10. The method according to claim 9, characterized in that, The step of obtaining the first recognition result of the target image based on the first set of image data further includes: The first output layer obtains the recognition result of different parts of an image region in the first set of image data based on the output signals of each of the K spiking neurons out of the N spiking neurons that receive the pulse signal of the same image region, where N is an integer multiple of K.
11. The method according to any one of claims 8 to 10, characterized in that, The spiking neural network system further includes a second input layer and a second output layer, wherein the second output layer comprises a set of P second spiking neurons, and the method further includes: Multiple spiking neurons in the second input layer encode the second set of image data into a second set of pulse signals; The step of obtaining the second recognition result of the target image based on the second set of image data includes: The second output layer receives the second set of pulse signals, wherein different pulse neurons located in the same set of second pulse neurons are respectively used to receive pulse signals of different image regions in the second set of image data, and one pulse neuron is used to receive the pulse signal corresponding to a pixel in an image region; The second output layer obtains the second recognition result of the target image based on the output signals of the spiking neurons in the set of P second spiking neurons. The recognition result of one image region in the second set of image data is obtained based on the output signals of the P spiking neurons used to receive the pulse signals of the same image region.

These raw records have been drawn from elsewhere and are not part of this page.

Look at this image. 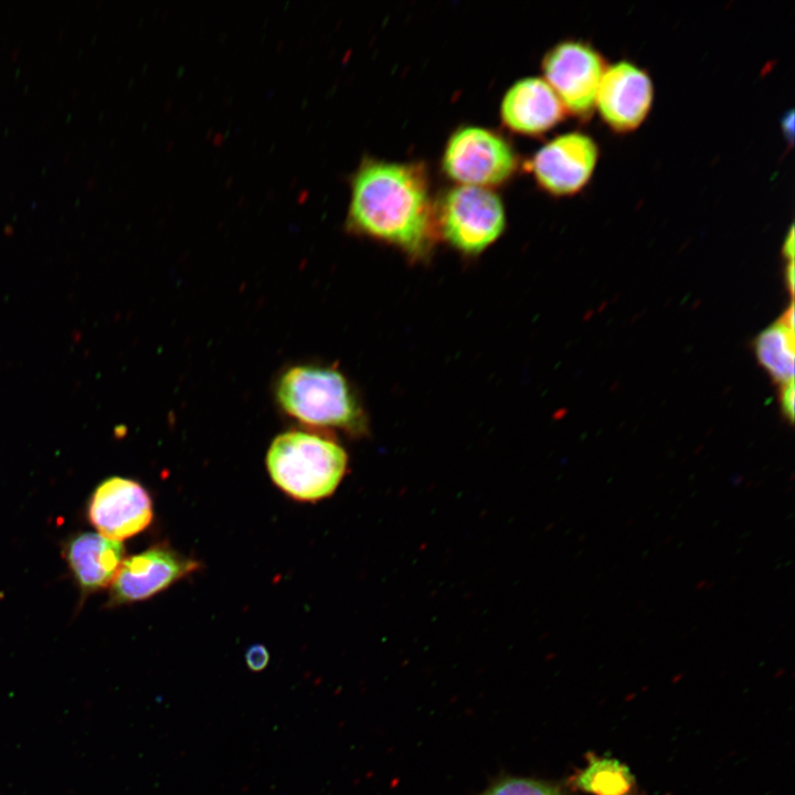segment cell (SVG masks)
I'll use <instances>...</instances> for the list:
<instances>
[{
    "mask_svg": "<svg viewBox=\"0 0 795 795\" xmlns=\"http://www.w3.org/2000/svg\"><path fill=\"white\" fill-rule=\"evenodd\" d=\"M349 184L350 231L393 245L414 258L430 254L436 233L435 205L421 166L363 158Z\"/></svg>",
    "mask_w": 795,
    "mask_h": 795,
    "instance_id": "6da1fadb",
    "label": "cell"
},
{
    "mask_svg": "<svg viewBox=\"0 0 795 795\" xmlns=\"http://www.w3.org/2000/svg\"><path fill=\"white\" fill-rule=\"evenodd\" d=\"M279 406L298 422L361 434L367 417L346 377L338 370L317 364L287 369L275 385Z\"/></svg>",
    "mask_w": 795,
    "mask_h": 795,
    "instance_id": "7a4b0ae2",
    "label": "cell"
},
{
    "mask_svg": "<svg viewBox=\"0 0 795 795\" xmlns=\"http://www.w3.org/2000/svg\"><path fill=\"white\" fill-rule=\"evenodd\" d=\"M348 457L324 436L289 431L272 442L266 465L273 481L298 500L315 501L331 495L340 484Z\"/></svg>",
    "mask_w": 795,
    "mask_h": 795,
    "instance_id": "3957f363",
    "label": "cell"
},
{
    "mask_svg": "<svg viewBox=\"0 0 795 795\" xmlns=\"http://www.w3.org/2000/svg\"><path fill=\"white\" fill-rule=\"evenodd\" d=\"M435 225L452 247L478 255L502 234L506 212L491 189L457 184L435 205Z\"/></svg>",
    "mask_w": 795,
    "mask_h": 795,
    "instance_id": "277c9868",
    "label": "cell"
},
{
    "mask_svg": "<svg viewBox=\"0 0 795 795\" xmlns=\"http://www.w3.org/2000/svg\"><path fill=\"white\" fill-rule=\"evenodd\" d=\"M518 167L508 140L490 129L463 126L449 136L442 156L443 172L462 186L488 188L508 181Z\"/></svg>",
    "mask_w": 795,
    "mask_h": 795,
    "instance_id": "5b68a950",
    "label": "cell"
},
{
    "mask_svg": "<svg viewBox=\"0 0 795 795\" xmlns=\"http://www.w3.org/2000/svg\"><path fill=\"white\" fill-rule=\"evenodd\" d=\"M602 53L590 42L566 39L551 46L541 63L544 81L562 103L566 114L587 120L606 68Z\"/></svg>",
    "mask_w": 795,
    "mask_h": 795,
    "instance_id": "8992f818",
    "label": "cell"
},
{
    "mask_svg": "<svg viewBox=\"0 0 795 795\" xmlns=\"http://www.w3.org/2000/svg\"><path fill=\"white\" fill-rule=\"evenodd\" d=\"M600 148L589 134L573 130L550 139L540 147L526 168L538 186L554 197L573 195L591 180Z\"/></svg>",
    "mask_w": 795,
    "mask_h": 795,
    "instance_id": "52a82bcc",
    "label": "cell"
},
{
    "mask_svg": "<svg viewBox=\"0 0 795 795\" xmlns=\"http://www.w3.org/2000/svg\"><path fill=\"white\" fill-rule=\"evenodd\" d=\"M653 100L654 84L649 73L633 61L619 60L605 68L595 109L611 130L625 134L643 124Z\"/></svg>",
    "mask_w": 795,
    "mask_h": 795,
    "instance_id": "ba28073f",
    "label": "cell"
},
{
    "mask_svg": "<svg viewBox=\"0 0 795 795\" xmlns=\"http://www.w3.org/2000/svg\"><path fill=\"white\" fill-rule=\"evenodd\" d=\"M88 519L99 534L115 541L125 540L141 532L151 522V499L137 481L110 477L94 490Z\"/></svg>",
    "mask_w": 795,
    "mask_h": 795,
    "instance_id": "9c48e42d",
    "label": "cell"
},
{
    "mask_svg": "<svg viewBox=\"0 0 795 795\" xmlns=\"http://www.w3.org/2000/svg\"><path fill=\"white\" fill-rule=\"evenodd\" d=\"M197 568L195 561L163 547L129 556L110 584L109 605L147 600Z\"/></svg>",
    "mask_w": 795,
    "mask_h": 795,
    "instance_id": "30bf717a",
    "label": "cell"
},
{
    "mask_svg": "<svg viewBox=\"0 0 795 795\" xmlns=\"http://www.w3.org/2000/svg\"><path fill=\"white\" fill-rule=\"evenodd\" d=\"M565 109L550 85L541 77L518 80L500 104L502 124L513 132L539 136L560 124Z\"/></svg>",
    "mask_w": 795,
    "mask_h": 795,
    "instance_id": "8fae6325",
    "label": "cell"
},
{
    "mask_svg": "<svg viewBox=\"0 0 795 795\" xmlns=\"http://www.w3.org/2000/svg\"><path fill=\"white\" fill-rule=\"evenodd\" d=\"M125 549L120 541L99 533L76 536L66 548L70 569L83 593H93L112 584L123 561Z\"/></svg>",
    "mask_w": 795,
    "mask_h": 795,
    "instance_id": "7c38bea8",
    "label": "cell"
},
{
    "mask_svg": "<svg viewBox=\"0 0 795 795\" xmlns=\"http://www.w3.org/2000/svg\"><path fill=\"white\" fill-rule=\"evenodd\" d=\"M760 364L777 383L785 385L794 380V330L782 321L765 328L754 342Z\"/></svg>",
    "mask_w": 795,
    "mask_h": 795,
    "instance_id": "4fadbf2b",
    "label": "cell"
},
{
    "mask_svg": "<svg viewBox=\"0 0 795 795\" xmlns=\"http://www.w3.org/2000/svg\"><path fill=\"white\" fill-rule=\"evenodd\" d=\"M633 782L629 770L621 762L593 757L576 777L575 784L593 795H626Z\"/></svg>",
    "mask_w": 795,
    "mask_h": 795,
    "instance_id": "5bb4252c",
    "label": "cell"
},
{
    "mask_svg": "<svg viewBox=\"0 0 795 795\" xmlns=\"http://www.w3.org/2000/svg\"><path fill=\"white\" fill-rule=\"evenodd\" d=\"M485 795H561V793L558 788L542 782L510 778L498 783Z\"/></svg>",
    "mask_w": 795,
    "mask_h": 795,
    "instance_id": "9a60e30c",
    "label": "cell"
},
{
    "mask_svg": "<svg viewBox=\"0 0 795 795\" xmlns=\"http://www.w3.org/2000/svg\"><path fill=\"white\" fill-rule=\"evenodd\" d=\"M245 659L247 667L252 671H261L267 666L269 661V654L265 646L253 645L247 649Z\"/></svg>",
    "mask_w": 795,
    "mask_h": 795,
    "instance_id": "2e32d148",
    "label": "cell"
},
{
    "mask_svg": "<svg viewBox=\"0 0 795 795\" xmlns=\"http://www.w3.org/2000/svg\"><path fill=\"white\" fill-rule=\"evenodd\" d=\"M794 382L783 385L781 392V406L785 416L793 422L794 418Z\"/></svg>",
    "mask_w": 795,
    "mask_h": 795,
    "instance_id": "e0dca14e",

The P spiking neurons used to receive the pulse signals of the same image region are located in different sets of spiking neurons.
12. The method according to any one of claims 8 to 10, characterized in that, The first identification result and the second identification result are obtained in parallel.
13. A computing device, characterized in that, The computing device includes: The communication interface is used to acquire the target image; A processor, connected to the communication interface, is used to implement the image recognition method according to any one of claims 8-12.
14. A computer-readable storage medium, characterized in that, The computer-readable storage medium stores instructions that, when executed by a computing device, cause the computing device to implement the image recognition method according to any one of claims 8-12.